● MATERIAL FOR THIS EXERCISE
_____
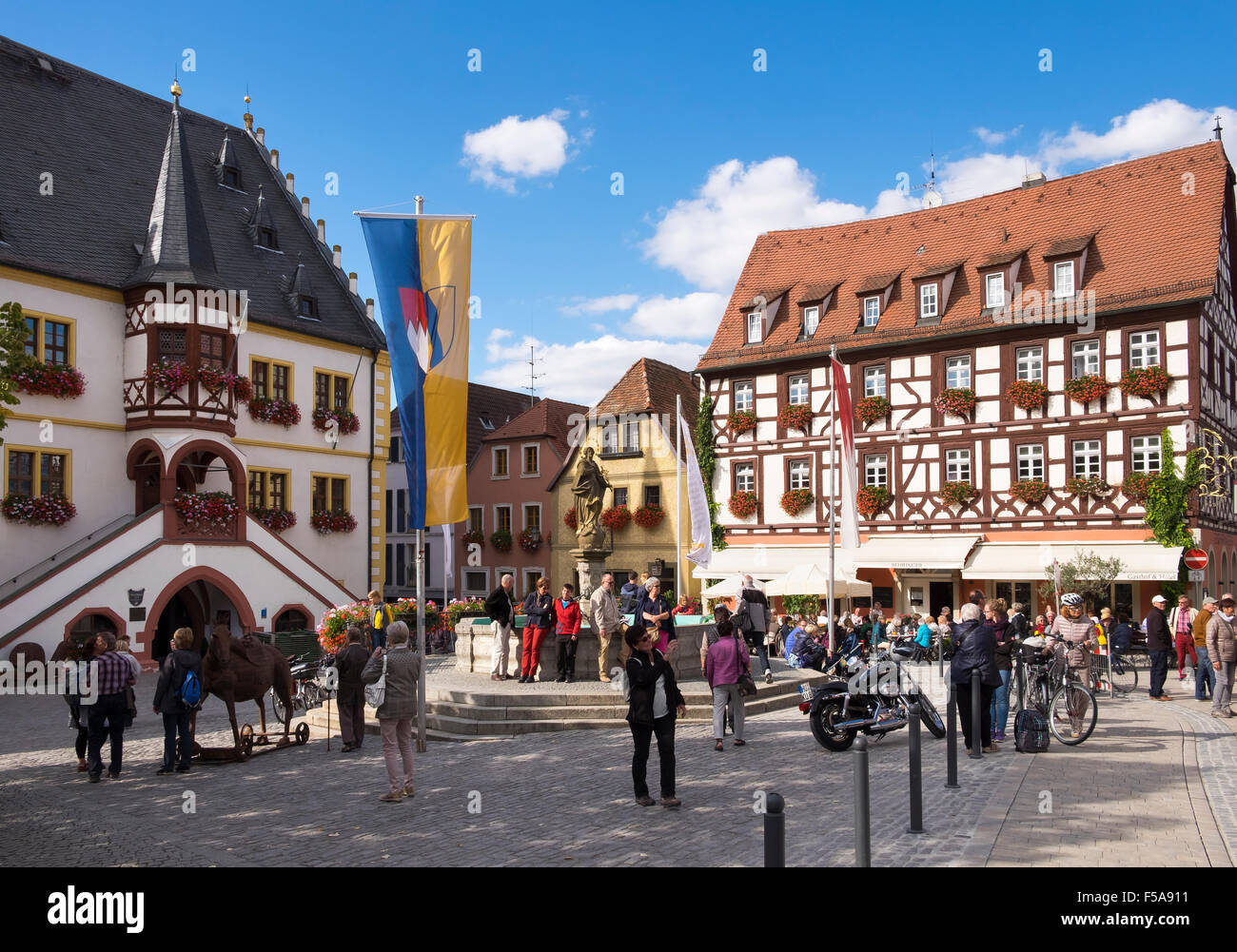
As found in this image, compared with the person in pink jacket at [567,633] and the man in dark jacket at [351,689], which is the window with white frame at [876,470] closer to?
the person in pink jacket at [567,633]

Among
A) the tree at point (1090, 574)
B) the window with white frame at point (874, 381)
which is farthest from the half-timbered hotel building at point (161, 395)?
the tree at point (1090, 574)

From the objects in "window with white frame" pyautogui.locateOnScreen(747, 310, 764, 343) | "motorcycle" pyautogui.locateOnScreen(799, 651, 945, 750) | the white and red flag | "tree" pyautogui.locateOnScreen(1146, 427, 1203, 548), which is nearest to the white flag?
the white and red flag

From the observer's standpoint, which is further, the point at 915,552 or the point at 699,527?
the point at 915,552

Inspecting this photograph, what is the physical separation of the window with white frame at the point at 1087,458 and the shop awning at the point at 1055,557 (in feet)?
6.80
_____
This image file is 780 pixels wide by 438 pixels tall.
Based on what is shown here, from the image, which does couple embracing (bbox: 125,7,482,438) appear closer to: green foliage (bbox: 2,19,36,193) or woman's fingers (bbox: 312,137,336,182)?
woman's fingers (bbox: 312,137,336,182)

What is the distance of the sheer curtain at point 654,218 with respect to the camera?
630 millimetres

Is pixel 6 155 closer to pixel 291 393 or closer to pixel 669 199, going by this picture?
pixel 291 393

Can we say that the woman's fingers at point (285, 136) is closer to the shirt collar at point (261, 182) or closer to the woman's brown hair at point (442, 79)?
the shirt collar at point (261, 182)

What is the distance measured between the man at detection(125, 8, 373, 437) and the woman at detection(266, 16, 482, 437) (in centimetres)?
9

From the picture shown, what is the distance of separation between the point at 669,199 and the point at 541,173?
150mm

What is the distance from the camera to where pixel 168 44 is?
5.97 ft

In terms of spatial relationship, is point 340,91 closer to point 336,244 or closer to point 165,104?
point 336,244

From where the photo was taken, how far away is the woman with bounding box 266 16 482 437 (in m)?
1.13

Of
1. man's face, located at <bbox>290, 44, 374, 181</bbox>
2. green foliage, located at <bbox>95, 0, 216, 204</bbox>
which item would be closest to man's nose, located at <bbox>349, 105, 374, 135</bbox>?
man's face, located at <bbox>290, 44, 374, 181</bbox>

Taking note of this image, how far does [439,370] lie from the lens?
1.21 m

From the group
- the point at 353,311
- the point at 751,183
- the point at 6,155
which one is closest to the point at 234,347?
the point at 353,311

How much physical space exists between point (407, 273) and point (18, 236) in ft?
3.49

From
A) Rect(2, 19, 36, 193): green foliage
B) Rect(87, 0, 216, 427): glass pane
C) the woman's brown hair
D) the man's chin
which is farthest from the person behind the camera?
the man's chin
_____
● GOAL OF THE EXERCISE
Pull out every line of the listing above that contains the word "collar", copying each one in full.

● EXERCISE OUTPUT
Can we say that the woman's fingers at point (285, 136) is closer to the shirt collar at point (261, 182) or closer to the woman's brown hair at point (442, 79)?
the shirt collar at point (261, 182)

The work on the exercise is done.